Vaccinazione aziendale e seconda dose: a chi deve rivolgersi il lavoratore in caso di effetti collaterali?

I vaccini, è stato specificato, non sono intercambiabili. L’azienda assicurerà la programmazione della somministrazione della seconda dose del vaccino ove prevista. E anche l’intervallo tra prima e seconda dose deve rispettare quanto previsto per lo specifico vaccino.

L’Inail ha fornito indicazioni anche in merito ad eventuali complicazioni post vaccino.

Le persone che hanno manifestato una reazione grave alla prima dose, non devono sottoporsi alla seconda dose in ambito lavorativo. In questo caso, i lavoratori dovranno essere rimandati alle competente dell’Azienda sanitaria di riferimento per le necessarie valutazioni.
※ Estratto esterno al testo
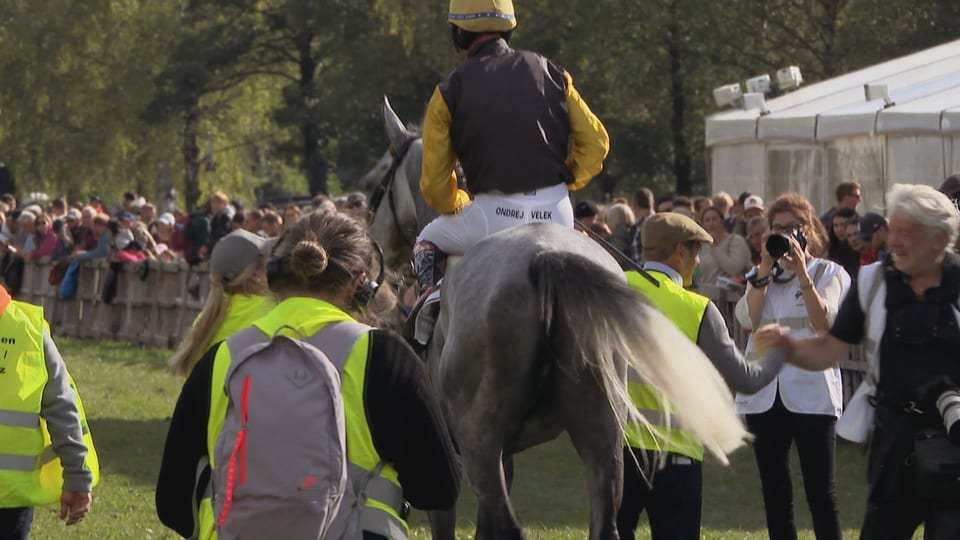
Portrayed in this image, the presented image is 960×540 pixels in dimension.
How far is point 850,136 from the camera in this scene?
62.4 ft

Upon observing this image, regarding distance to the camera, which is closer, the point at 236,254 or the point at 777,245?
the point at 236,254

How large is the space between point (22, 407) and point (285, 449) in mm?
2029

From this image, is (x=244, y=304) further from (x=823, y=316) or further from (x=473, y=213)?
(x=823, y=316)

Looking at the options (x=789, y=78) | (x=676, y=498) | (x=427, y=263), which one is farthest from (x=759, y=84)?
(x=676, y=498)

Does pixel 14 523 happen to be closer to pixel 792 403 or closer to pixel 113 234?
pixel 792 403

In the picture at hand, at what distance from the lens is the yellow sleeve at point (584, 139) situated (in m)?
7.79

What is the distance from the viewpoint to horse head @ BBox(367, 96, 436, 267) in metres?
9.50

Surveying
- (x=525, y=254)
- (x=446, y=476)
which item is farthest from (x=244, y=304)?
(x=446, y=476)

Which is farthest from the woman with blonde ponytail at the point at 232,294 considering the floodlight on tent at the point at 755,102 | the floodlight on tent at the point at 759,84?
the floodlight on tent at the point at 759,84

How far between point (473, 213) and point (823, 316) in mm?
1607

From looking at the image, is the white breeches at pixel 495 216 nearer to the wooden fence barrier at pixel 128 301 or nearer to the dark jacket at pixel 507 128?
the dark jacket at pixel 507 128

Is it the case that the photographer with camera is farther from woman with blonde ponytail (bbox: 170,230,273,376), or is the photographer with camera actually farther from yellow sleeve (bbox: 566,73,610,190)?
woman with blonde ponytail (bbox: 170,230,273,376)

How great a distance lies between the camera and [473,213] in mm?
7785

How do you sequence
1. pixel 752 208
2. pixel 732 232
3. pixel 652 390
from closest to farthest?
pixel 652 390 < pixel 752 208 < pixel 732 232
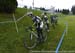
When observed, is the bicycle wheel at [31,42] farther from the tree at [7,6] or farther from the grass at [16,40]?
the tree at [7,6]

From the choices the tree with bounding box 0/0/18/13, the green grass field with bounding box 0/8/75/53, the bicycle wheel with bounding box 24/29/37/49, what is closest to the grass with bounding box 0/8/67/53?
the green grass field with bounding box 0/8/75/53

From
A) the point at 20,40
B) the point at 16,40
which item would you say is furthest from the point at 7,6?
the point at 20,40

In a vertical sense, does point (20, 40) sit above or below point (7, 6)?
below

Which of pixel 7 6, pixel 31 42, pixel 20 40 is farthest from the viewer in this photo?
pixel 7 6

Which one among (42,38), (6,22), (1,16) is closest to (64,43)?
(42,38)

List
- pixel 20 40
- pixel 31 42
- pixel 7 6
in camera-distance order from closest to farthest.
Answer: pixel 31 42 < pixel 20 40 < pixel 7 6

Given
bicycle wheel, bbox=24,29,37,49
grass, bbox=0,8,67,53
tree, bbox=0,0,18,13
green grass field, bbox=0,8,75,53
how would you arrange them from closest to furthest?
1. bicycle wheel, bbox=24,29,37,49
2. grass, bbox=0,8,67,53
3. green grass field, bbox=0,8,75,53
4. tree, bbox=0,0,18,13

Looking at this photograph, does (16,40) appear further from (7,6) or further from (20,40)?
(7,6)

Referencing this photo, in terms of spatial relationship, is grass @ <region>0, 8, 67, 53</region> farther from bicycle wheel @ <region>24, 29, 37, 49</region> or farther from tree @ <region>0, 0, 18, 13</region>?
tree @ <region>0, 0, 18, 13</region>

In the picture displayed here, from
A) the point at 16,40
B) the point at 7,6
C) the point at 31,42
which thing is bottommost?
the point at 16,40

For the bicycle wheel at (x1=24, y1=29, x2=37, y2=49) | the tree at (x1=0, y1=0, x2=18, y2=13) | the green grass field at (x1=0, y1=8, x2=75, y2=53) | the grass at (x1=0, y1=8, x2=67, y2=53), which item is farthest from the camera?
the tree at (x1=0, y1=0, x2=18, y2=13)

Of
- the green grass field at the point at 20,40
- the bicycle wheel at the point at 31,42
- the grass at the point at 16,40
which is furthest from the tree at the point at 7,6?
the bicycle wheel at the point at 31,42

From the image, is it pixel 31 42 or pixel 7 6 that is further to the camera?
pixel 7 6

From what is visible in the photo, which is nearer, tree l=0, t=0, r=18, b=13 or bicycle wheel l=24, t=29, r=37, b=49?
bicycle wheel l=24, t=29, r=37, b=49
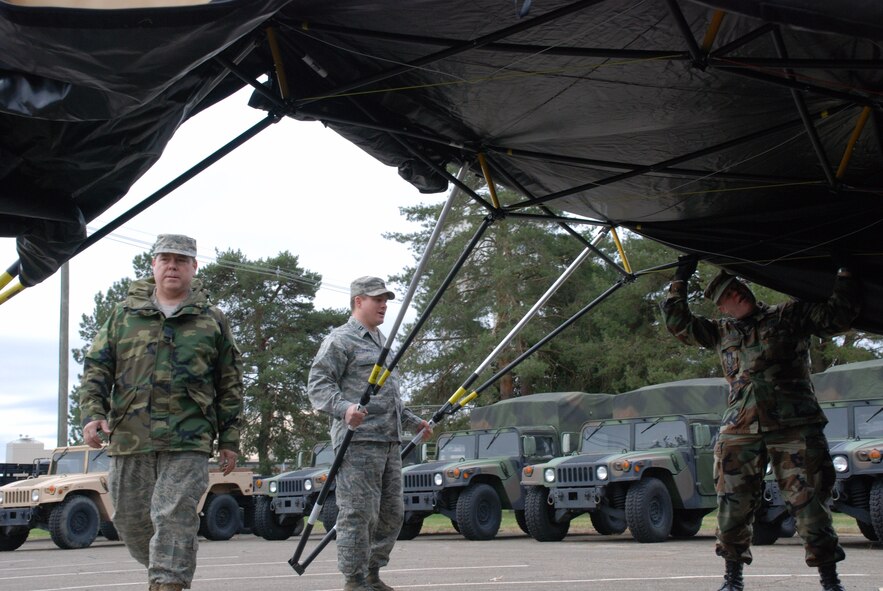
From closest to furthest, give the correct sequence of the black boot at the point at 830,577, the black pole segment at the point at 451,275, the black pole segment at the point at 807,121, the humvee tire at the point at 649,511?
the black pole segment at the point at 807,121, the black boot at the point at 830,577, the black pole segment at the point at 451,275, the humvee tire at the point at 649,511

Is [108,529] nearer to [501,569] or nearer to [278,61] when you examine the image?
[501,569]

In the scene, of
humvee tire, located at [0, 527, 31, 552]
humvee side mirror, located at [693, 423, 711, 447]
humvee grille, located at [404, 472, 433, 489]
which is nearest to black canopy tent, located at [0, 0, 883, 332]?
humvee side mirror, located at [693, 423, 711, 447]

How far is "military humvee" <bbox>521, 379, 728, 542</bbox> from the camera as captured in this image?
517 inches

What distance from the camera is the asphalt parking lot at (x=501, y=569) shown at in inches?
272

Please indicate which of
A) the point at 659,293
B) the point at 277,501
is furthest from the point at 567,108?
the point at 659,293

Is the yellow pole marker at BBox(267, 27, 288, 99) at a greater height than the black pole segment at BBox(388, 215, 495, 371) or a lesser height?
greater

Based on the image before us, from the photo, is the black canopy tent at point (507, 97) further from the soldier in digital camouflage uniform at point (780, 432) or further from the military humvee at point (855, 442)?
the military humvee at point (855, 442)

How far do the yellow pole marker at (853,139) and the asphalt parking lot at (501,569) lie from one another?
8.45 feet

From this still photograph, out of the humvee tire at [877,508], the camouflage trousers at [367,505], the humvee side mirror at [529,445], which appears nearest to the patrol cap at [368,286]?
the camouflage trousers at [367,505]

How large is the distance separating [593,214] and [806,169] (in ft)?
4.63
Le persone che hanno invece manifestato disturbi lievi possono ricevere la seconda dose in ambito lavorativo. Tra questi, per esempio, quelli che hanno riscontrato “una reazione locale a insorgenza ritardata intorno all’area del sito di iniezione dopo la prima dose”, come eritema, indurimento o prurito.

Sempre in merito alla somministrazione delle dosi, inoltre, resta competenza del datore di lavoro la possibilità di decidere come procedere con le vaccinazioni. A differenza di quanto avviene in ambito pubblico/nazionale, difatti, le aziende non sono tenute a rispettare il requisito dell’età.

Infine, l’azienda può procedere con la somministrazione di un’unica dose del vaccino nei soggetti con pregressa infezione da SARS-CoV-2 (sia sintomatica che asintomatica). Coerentemente a quanto detto dal Ministero dalla Salute, però, la vaccinazione deve avvenire almeno a 3 mesi di distanza dalla documentata infezione e, preferibilmente, entro i 6 mesi dalla stessa.